## [Activity]
Please repeat the records exactly, keeping the pictures out.

[Stored dataset items]
▽

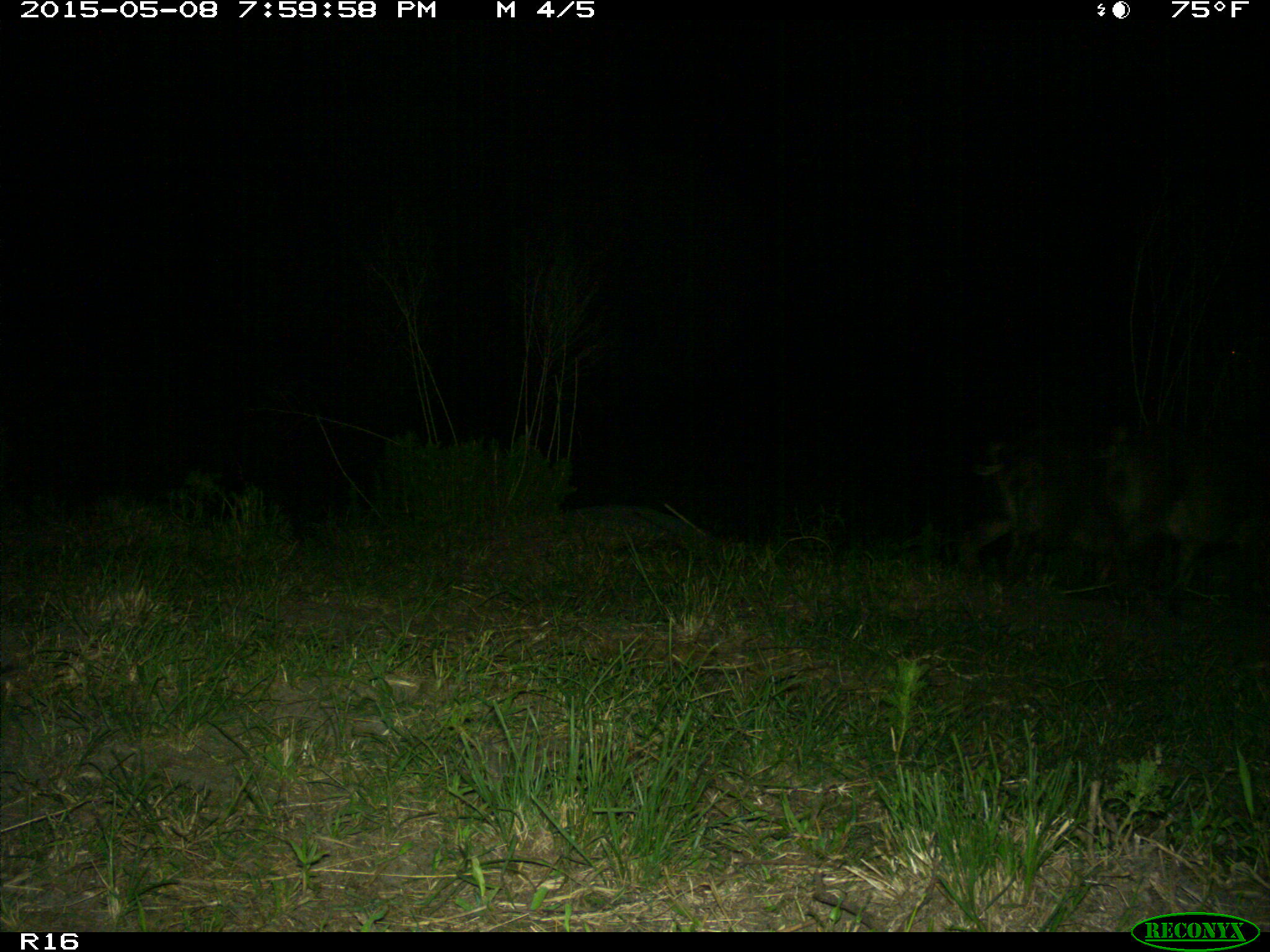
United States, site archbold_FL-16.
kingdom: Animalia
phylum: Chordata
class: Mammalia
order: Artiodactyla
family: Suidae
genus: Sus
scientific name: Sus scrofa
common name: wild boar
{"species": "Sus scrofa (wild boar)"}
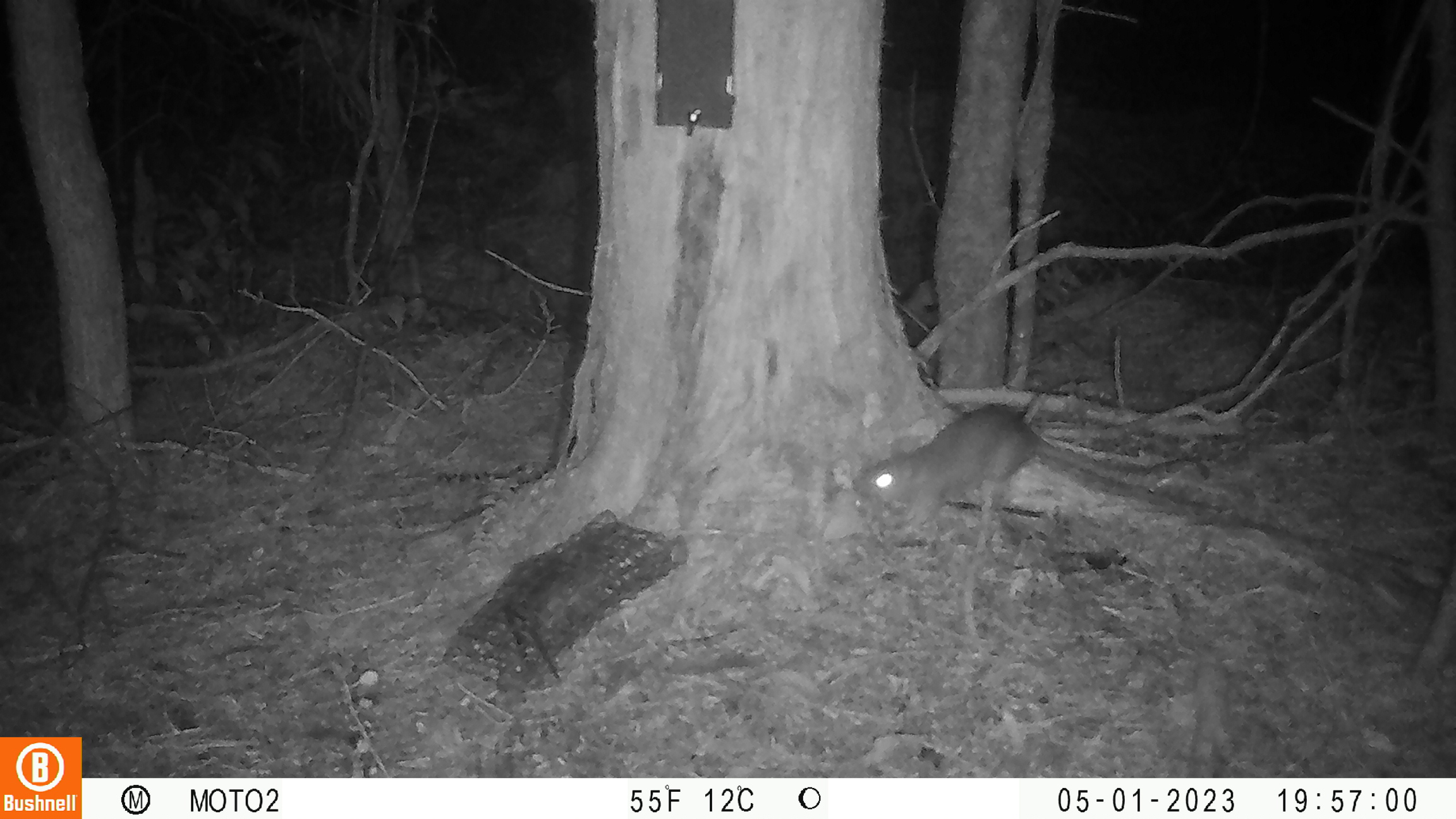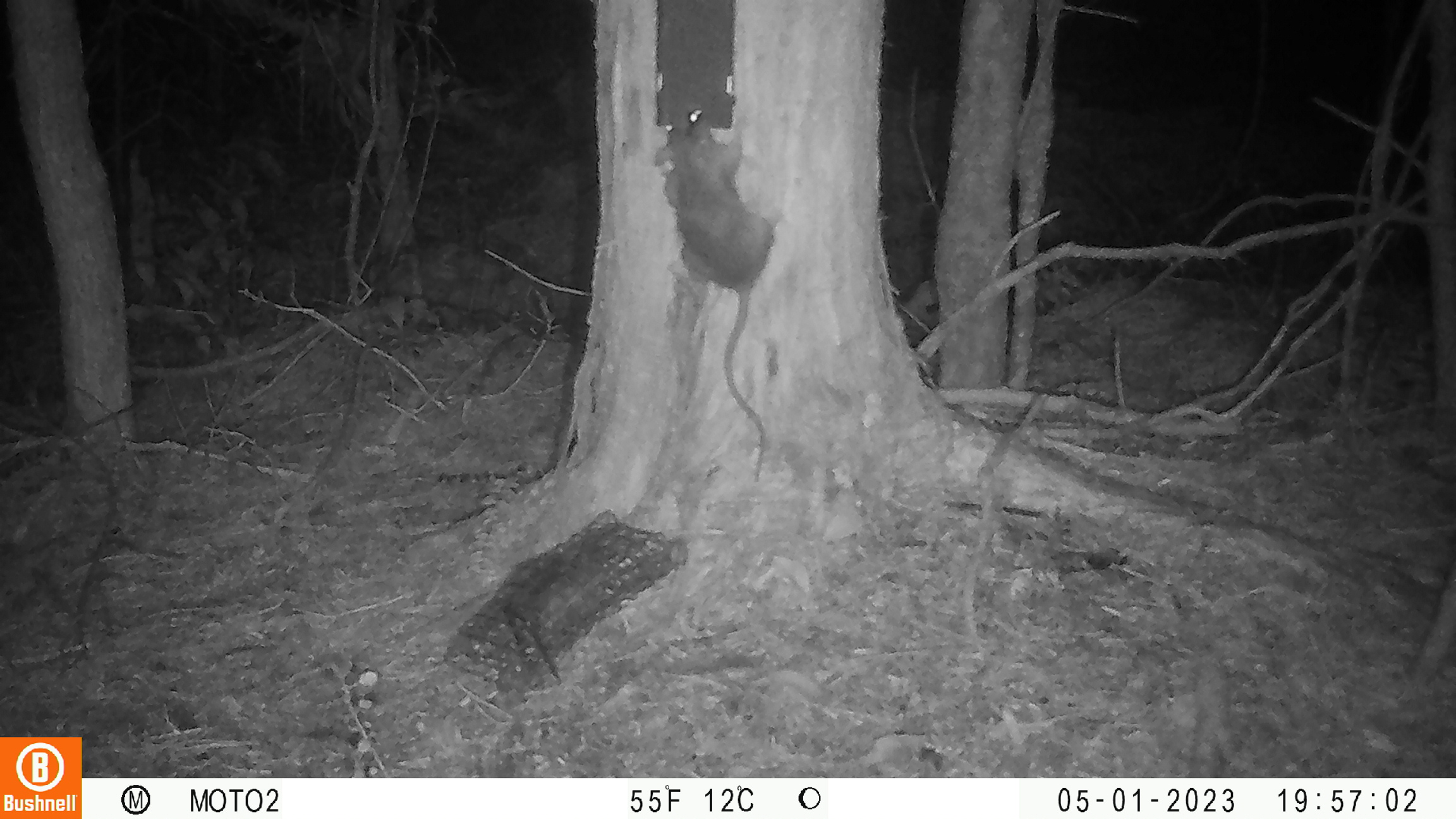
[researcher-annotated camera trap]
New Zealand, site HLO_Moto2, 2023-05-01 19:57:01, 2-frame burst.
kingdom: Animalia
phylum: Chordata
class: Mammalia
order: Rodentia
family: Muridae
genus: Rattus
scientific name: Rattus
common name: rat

△

## [Answer]
United States, site archbold_FL-16.
kingdom: Animalia
phylum: Chordata
class: Mammalia
order: Artiodactyla
family: Suidae
genus: Sus
scientific name: Sus scrofa
common name: wild boar
{"species": "Sus scrofa (wild boar)"}
[researcher-annotated camera trap]
New Zealand, site HLO_Moto2, 2023-05-01 19:57:01, 2-frame burst.
kingdom: Animalia
phylum: Chordata
class: Mammalia
order: Rodentia
family: Muridae
genus: Rattus
scientific name: Rattus
common name: rat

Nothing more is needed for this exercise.